• Task instructions
Reproduce the text of the entries below with "seal" replaced by "sea lion" and everything else unchanged. Omit the pictures from your answer.

# start of The data

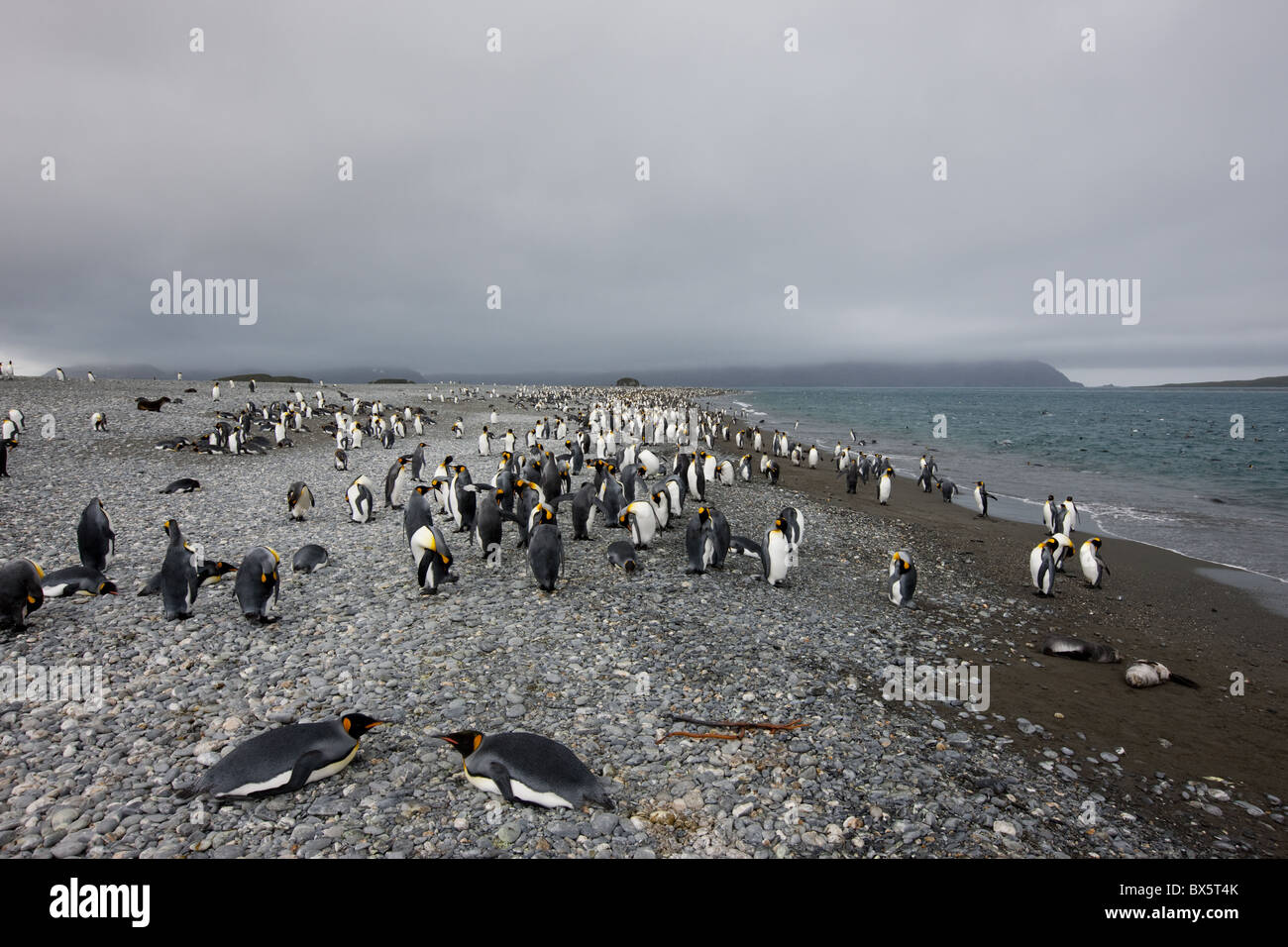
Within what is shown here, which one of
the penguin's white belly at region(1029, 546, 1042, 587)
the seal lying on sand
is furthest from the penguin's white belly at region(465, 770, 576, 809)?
the penguin's white belly at region(1029, 546, 1042, 587)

# end of The data

• Output below
Within what is shown here, which one of
the penguin's white belly at region(1029, 546, 1042, 587)
the sea lion lying on sand
is furthest from the penguin's white belly at region(465, 770, 576, 809)?
the penguin's white belly at region(1029, 546, 1042, 587)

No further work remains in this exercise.